Part of the idea is that that darkness is in everybody, but almost everyone finds out their own way of controlling it. But just imagine if you take the darkness you had when you were sixteen, and then go forward with it and really obey it anybody's capable of becoming that type of gangster if they become twisted enough. He doesn't have a name, and that's for a very specific reason it's that he's an embodiment of something rather than an actual character. He is psychosis incarnate, and in many ways he's evil incarnate, and it just shows you how banal that evil is. At least that's the plan.'
Does Ferguson think screen violence has lost a lot of its ability to shock?
'Well, I find I think it has to be used very carefully, and yeah, of course it's accelerated in the last few years to a bizarre point where it's just lost its impact. So we wanted to get back to something far more basic that had more in common with battles back in ancient times. That's why there's such a preponderance of axes and swords and what have you.
When we were talking about this originally, we just kept going back further and further in history in drama terms, Greek tragedy, and in human terms, just the fact that we've always been a nasty bunch in one way or another. But the goodness is there and the beauty is there. We wanted to bring high drama back to the cinema it could have been just a gritty litle gangster movie, but we just felt epic tragedy was what we were looking for, and so we just pared everything back down in terms of dialogue and so on, and made the images very strong, although ambiguous in places, and just involve people in this story on many levels.'
The film has drawn comparisons with the recent Lock, Stock And Two Smoking Barrels.
I've been fairly happy with the feedback so far, and I think anyone who lumps it in with Lock Stock was either watching another movie or was asleep. I see absolutely nothing in common with Two Smoking Barrels, that's a cartoon and I hated it. I thought it was slick and it was well done for what it was but it just annoyed the fuck out of me, it was being trite and gratuitous about stuff that isn't trite. Vinny Jones was easy to watch, and there's bits of it that you have to say 'that's strong dramatically' but if you judge it overall, it was very hollow and it made me pretty nauseous. This is a million miles from that.
The script's grasp of Cockney vernacular is unfailingly authentic.
Yeah, I lived there for three-and-a-half years and you come to the realisation, especially in the netherworld, that people just talk in this very basic way, so the actual dialogue is very basic. But I think that that kinda language, you'll find anywhere I mean, these aren't poets, and their actual concerns are very limited, so in that sense it wasn't difficult to write.
What was Ferguson's reaction on seeing the finished product?
Shock! I just thought 'oh my God', because you're so close to something that you're not sure what to think.
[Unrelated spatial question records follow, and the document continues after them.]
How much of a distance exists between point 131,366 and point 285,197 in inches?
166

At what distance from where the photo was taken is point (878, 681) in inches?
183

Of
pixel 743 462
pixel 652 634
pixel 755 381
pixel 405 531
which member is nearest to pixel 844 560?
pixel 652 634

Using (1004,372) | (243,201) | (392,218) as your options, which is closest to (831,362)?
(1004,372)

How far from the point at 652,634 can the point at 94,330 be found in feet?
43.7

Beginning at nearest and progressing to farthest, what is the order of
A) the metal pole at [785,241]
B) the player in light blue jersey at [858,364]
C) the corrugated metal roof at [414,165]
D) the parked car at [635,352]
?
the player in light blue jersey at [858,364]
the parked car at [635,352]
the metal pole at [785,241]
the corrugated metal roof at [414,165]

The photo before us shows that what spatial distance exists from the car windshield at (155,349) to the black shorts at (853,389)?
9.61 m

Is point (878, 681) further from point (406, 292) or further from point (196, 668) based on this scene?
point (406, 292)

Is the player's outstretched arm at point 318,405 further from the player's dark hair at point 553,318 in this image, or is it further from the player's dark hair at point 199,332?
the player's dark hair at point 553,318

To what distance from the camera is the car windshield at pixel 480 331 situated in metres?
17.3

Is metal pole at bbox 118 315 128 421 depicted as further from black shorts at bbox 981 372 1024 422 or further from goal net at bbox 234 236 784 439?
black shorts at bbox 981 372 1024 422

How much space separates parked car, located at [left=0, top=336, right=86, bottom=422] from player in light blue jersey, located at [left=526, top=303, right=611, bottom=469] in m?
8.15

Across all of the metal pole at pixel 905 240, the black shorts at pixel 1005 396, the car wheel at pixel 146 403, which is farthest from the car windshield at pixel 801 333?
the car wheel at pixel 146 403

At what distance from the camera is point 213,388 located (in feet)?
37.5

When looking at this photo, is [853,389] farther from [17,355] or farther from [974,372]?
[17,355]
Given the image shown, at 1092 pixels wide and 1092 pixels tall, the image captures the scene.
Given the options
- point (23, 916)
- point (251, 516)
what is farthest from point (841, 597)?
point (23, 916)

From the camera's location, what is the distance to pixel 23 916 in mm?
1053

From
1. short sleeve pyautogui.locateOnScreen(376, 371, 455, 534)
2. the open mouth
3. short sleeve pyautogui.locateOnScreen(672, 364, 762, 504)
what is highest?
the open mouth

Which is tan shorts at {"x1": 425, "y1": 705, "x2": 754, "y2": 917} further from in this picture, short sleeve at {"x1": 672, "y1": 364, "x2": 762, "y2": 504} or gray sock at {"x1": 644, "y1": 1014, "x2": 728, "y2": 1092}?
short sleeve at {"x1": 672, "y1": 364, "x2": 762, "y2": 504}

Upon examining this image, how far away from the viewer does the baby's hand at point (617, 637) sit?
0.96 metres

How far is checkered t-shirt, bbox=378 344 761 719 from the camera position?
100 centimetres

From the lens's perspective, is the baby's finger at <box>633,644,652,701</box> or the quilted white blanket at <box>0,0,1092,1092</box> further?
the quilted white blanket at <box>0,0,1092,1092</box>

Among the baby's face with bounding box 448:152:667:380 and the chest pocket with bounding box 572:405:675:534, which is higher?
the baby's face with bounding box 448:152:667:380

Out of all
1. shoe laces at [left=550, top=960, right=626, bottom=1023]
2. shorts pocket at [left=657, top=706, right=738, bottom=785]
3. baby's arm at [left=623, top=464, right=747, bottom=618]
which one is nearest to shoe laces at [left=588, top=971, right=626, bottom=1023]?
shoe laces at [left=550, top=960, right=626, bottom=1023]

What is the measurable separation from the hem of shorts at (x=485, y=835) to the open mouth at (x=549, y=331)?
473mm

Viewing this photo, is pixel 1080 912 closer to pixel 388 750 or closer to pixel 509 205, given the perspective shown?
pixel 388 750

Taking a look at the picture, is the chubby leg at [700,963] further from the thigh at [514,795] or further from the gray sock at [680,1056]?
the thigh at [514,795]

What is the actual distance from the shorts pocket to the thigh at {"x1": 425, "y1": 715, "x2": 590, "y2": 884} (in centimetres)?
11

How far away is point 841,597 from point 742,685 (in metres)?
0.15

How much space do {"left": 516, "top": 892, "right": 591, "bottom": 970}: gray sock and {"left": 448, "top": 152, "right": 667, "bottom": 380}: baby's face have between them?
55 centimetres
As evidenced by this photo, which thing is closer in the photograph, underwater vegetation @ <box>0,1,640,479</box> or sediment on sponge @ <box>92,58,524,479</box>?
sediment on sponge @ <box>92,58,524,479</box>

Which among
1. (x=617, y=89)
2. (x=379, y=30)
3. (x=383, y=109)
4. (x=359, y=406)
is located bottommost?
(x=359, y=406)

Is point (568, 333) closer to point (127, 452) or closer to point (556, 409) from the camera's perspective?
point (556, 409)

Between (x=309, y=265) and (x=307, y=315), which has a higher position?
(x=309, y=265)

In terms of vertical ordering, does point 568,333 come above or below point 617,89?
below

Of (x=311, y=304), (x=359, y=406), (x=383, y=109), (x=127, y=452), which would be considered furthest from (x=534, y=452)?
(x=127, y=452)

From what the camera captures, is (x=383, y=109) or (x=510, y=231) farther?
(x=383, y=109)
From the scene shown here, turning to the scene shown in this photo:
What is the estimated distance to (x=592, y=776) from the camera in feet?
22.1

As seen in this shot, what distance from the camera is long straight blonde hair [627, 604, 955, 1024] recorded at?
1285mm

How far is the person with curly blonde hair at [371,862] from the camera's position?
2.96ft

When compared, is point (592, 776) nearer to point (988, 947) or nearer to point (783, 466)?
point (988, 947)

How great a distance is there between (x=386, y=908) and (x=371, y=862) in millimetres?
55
I can appreciate the direction and the editing and the music and the choice of clothes, I can appreciate all of those things, but it's very hard to appreciate your own writing in terms of 'did it work or not?' But at the end of it, I just stood up and said 'I can stand by that and say it was worth making', you know, I keep saying it's more of a European film than a British film, it has more in common with films of the sixties than it does now and some of the seventies as well.
You mention a lot of films that you used to watch...
Well, yeah, I mean there's obvious things like The Godfather and Donnie Brasco which I thought was quite good, and then you go back to A Bout De Souffle with Godard. There's an awful lot that went into it that wouldn't be obvious reference points, it would have more in common with some kind of combination of Goodfellas, Mean Streets, Apocalypse Now and The Godfather. You create a world and you try to make it as believable as possible because you're exploring some fairly complicated issues, like the psychology of this character how do you do that in believable terms? I think we managed to nail his psychology and not claim that this guy was shaped by his environment, which is an easy cop-out that an awful lot of films take you can get really bad people who had absolutely marvellous upbringings. He could just as easily have been set in a cut-throat business world or a business factory or whatever: he just chose this milieu to get instant recognition.'
Gangster No. 1 is on general release at selected cinemas.